* SELECTED PASSAGE *

==*==

I have a data sheet containing information on ~500 people but multiple rows for each person (containing one prescription for each row, some people have 10 or more each) so entire datasheet has ~5000 rows. I need to work out which people had a specific combination of drugs. The datasheet is called "Prescribing" and the column containing the drug names is "drug_name". For example, I would like to find out who is prescribed "morphine" and "paracetamol" in combination. Do I create a new column for each drug in question (with 0/1 entry to indicate if they had a prescription for the drug in question or not) and then aggregate the file so one row per person, and if so how do I do this? Or is there a different way to do it in R? I am using Tidyverse.
Thank you for this. I have created a dummy dataset because my dataset is in a secure vpn. I had this saved as a csv file but can't upload this to the site I'm afraid - but essentially there are two columns that are important, one with the identifier (each number means one person with several entries each) and one with drug name. I need to work out which people, for example, have morphine and paracetamol in their list of rows of prescriptions. Sorry, I'm afraid that I can't seem to work out how to reprex this (as my R programme is on vpn so can't copy and paste anything).

==*==

Carry on the forum thread about finding which people have a given drug combination in R, starting after its last post.

* RECORDED DATA *
==*==

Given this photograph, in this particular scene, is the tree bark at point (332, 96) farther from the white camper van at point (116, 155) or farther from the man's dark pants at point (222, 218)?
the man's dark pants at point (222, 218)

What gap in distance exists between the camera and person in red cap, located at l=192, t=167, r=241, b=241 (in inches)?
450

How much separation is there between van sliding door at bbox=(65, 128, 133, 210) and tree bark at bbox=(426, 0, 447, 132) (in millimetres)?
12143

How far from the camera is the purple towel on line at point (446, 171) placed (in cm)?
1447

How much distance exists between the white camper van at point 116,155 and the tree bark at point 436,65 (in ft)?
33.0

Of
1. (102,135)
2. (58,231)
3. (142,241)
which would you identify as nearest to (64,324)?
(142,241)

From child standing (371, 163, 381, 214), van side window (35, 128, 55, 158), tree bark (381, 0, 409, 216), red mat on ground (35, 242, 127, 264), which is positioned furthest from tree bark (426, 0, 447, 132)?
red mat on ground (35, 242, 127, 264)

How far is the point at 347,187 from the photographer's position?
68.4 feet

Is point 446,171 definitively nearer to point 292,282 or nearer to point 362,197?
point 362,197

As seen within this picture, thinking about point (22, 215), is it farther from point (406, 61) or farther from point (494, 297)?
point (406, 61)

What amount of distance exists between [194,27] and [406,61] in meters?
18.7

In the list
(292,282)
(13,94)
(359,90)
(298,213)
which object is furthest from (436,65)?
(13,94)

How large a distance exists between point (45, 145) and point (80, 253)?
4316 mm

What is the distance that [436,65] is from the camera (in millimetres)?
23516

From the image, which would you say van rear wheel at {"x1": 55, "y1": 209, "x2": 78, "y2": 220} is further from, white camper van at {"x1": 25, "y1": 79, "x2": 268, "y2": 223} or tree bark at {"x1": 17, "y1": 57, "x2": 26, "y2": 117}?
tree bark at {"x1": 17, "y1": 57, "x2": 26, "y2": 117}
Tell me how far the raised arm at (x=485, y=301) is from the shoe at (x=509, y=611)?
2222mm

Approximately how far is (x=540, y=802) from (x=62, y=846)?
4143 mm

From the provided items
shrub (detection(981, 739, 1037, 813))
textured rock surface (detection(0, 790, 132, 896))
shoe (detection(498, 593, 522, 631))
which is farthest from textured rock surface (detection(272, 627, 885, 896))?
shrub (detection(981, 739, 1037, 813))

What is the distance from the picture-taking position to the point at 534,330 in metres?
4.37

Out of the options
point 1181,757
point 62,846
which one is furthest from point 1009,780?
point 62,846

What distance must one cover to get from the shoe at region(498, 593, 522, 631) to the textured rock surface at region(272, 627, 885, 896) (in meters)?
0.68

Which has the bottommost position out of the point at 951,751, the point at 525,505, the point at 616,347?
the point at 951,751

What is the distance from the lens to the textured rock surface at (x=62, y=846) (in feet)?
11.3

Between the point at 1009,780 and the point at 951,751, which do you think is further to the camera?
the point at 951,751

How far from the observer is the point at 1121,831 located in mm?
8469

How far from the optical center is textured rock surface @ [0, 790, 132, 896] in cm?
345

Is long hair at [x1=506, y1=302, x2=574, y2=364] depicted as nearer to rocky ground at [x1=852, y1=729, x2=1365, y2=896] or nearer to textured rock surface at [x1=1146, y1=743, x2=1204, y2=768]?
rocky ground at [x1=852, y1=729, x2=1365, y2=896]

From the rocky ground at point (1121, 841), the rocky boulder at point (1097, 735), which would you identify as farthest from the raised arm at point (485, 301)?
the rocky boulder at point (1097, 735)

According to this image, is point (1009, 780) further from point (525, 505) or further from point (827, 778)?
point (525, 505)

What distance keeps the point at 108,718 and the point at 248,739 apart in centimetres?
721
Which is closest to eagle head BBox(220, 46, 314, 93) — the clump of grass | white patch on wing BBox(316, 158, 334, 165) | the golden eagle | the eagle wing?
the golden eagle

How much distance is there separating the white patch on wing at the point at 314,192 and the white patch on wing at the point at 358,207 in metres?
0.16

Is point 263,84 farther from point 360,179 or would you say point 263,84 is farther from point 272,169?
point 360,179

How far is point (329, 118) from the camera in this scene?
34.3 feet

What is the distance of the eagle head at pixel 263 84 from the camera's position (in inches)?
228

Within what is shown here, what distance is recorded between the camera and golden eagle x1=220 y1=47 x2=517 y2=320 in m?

==*==

* ANSWER BELOW *
library(tidyverse)
set.seed(42)
example_df <- tibble(
id = sample.int(1000,1000,replace=TRUE),
drug = paste0(sample(letters,size = 1000,replace=TRUE),sample.int(2,1000,replace=TRUE))
)
# look at common drugs...
table(example_df$drug) %>% sort(decreasing = TRUE) %>% head
#composing the function we want to use
find_ids_with_2_drugs <- function(df,drug_1,drug_2){
df_1 <- filter(df,
drug==drug_1)
df_2 <- filter(df,
drug==drug_2)
inner_join(df_1,
df_2,
by="id")
}
#using it
find_ids_with_2_drugs(example_df,"j1","s1")
# result gives 138 as ameeting the condition
#verify 138
filter(example_df,
id==138)